Shelton families' recycled cardboard creations brighten library

SHELTON — Some local families took quite an imaginative approach to recycling cardboard – and Plumb Memorial Library’s Children’s Department is better looking for it. 

From a dragon to a drum set, a Ferris wheel to the Grinch stealing a Christmas tree, families used cardboard — left over as part of the library’s ongoing renovation — to participate in the library’s first cardboard challenge, inspired in part by Shelton author Chad Sell’s "Cardboard Kingdom." 

“These are amazing. I’m totally blown away,” said Maura Gualtiere, Plumb Memorial Library children’s librarian, as she pointed out the eight submitted cardboard creations displayed throughout the Children’s Department. 

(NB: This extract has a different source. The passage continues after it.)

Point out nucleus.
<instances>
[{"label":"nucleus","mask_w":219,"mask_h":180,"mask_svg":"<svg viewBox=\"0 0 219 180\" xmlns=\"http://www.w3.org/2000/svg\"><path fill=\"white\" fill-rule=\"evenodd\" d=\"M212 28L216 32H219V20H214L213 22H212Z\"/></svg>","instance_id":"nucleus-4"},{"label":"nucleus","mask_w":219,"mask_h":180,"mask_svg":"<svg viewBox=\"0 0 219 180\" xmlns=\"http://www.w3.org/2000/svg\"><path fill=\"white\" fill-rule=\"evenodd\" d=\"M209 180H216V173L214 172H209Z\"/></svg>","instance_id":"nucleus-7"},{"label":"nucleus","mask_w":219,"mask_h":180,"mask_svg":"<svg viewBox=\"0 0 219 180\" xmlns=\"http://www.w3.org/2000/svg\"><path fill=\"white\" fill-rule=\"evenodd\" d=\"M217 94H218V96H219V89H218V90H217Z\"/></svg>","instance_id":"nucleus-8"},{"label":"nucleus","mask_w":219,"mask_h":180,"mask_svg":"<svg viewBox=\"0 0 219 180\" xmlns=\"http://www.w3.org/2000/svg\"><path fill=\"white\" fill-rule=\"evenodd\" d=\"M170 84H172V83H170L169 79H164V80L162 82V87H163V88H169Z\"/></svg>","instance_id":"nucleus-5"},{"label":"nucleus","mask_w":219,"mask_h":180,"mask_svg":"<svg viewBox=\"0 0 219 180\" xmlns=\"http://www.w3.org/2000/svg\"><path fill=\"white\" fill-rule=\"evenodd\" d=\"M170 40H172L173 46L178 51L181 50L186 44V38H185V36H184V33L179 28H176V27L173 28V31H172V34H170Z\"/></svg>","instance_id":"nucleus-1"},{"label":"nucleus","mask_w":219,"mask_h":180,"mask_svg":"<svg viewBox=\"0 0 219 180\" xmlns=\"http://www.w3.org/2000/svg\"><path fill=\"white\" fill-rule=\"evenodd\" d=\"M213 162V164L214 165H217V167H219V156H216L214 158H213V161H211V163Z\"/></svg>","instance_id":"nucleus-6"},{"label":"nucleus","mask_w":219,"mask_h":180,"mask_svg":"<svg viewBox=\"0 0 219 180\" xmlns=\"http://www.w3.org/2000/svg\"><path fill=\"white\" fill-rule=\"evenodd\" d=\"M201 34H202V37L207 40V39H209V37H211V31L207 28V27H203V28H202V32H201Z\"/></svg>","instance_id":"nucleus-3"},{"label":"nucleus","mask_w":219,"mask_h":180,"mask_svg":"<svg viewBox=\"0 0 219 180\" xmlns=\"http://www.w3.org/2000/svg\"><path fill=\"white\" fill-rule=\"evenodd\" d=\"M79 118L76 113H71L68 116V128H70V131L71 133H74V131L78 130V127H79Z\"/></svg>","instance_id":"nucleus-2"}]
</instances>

“I’m very touched that they would spend so much effort doing this in such a busy time in their lives. These are incredible,” she said. “The effort and imagination that went into each one is amazing.” 

Plumb Memorial Library’s adult reference department – located in the main section of the building – has been under renovation since March. Part of the renovation required all the books be boxed and moved to the meeting room just off the Children’s Department. 

When the books were recently unpacked and placed back on the shelves, Stokes said that left some 600 cardboard boxes that needed to be recycled. 

The idea of a cardboard challenge stemmed from a children's graphic novel series called "The Cardboard Kingdom" by Shelton author Chad Sell, and the fact that Plumb had many empty cardboard boxes. 

“(Gualtiere) thought she could turn this into a recycling project,” director Joan Stokes said. “At the same time, there is an author in Shelton who wrote graphic novels incorporating this theme of recycled boxes. It was the marriage of the two, and the kids just ran with it. 

“I love the work they did,” Stokes added. 

The program was open to any family with children, and the idea was for them to create something imaginative from two collapsed library-issued cardboard boxes plus recycled materials from their homes. The one major rule was the family's children had to have participated in the making of the creation. All were submitted by early December. 

"I wanted to do this, to create a nice opportunity for families to spend time together, to get off your computer, to get off the internet and do something with your hands, as a family,” Gualtiere said. 

Eight groups — mainly families — participated, with children as young as 3 to teenagers. One group was spearheaded by local resident Julie DeScheen, who attends programs at the Kennedy Center. She got members of her group, T2E, to create a gingerbread house. 

Library staff, and Sell himself, have voted for the most imaginative creation, and the results will be released next month. Gualtiere said the vote was a difficult one, with so many quality creations. 

Sell, a frequent visitor to the library, said he was thrilled to see cardboard design challenge. 

"Seeing my own work spark the creativity of kids and their families is one of the biggest highlights of being an author,” said Sell, also author of "The Cardboard Kingdom #2, Roar of the Beast" and another children’s book series, "Doodleville!," a dark fairytale adventure set in Chicago. 

“I think all of the cardboard contest entries were fantastic, and it was such a joy to see all of them displayed at the library,” Sell said. “I was overwhelmed and delighted by the incredible creativity from all the families that participated.” 

Sell’s "Cardboard Kingdom" was a 2021 Nutmeg Award nominee. 

"My original idea for the Cardboard Kingdom was inspired by my own childhood growing up in a small town where a lot of my best friends lived on the same block as me, and we would all play games in each other's backyards,” Sell said. 

“I love seeing kids use their imaginations together, inventing worlds of make believe in cooperative ways,” Sell added. “I see 'The Cardboard Kingdom' as a safe place for everyone to have adventures together and escape the challenges and complexities of everyday life.”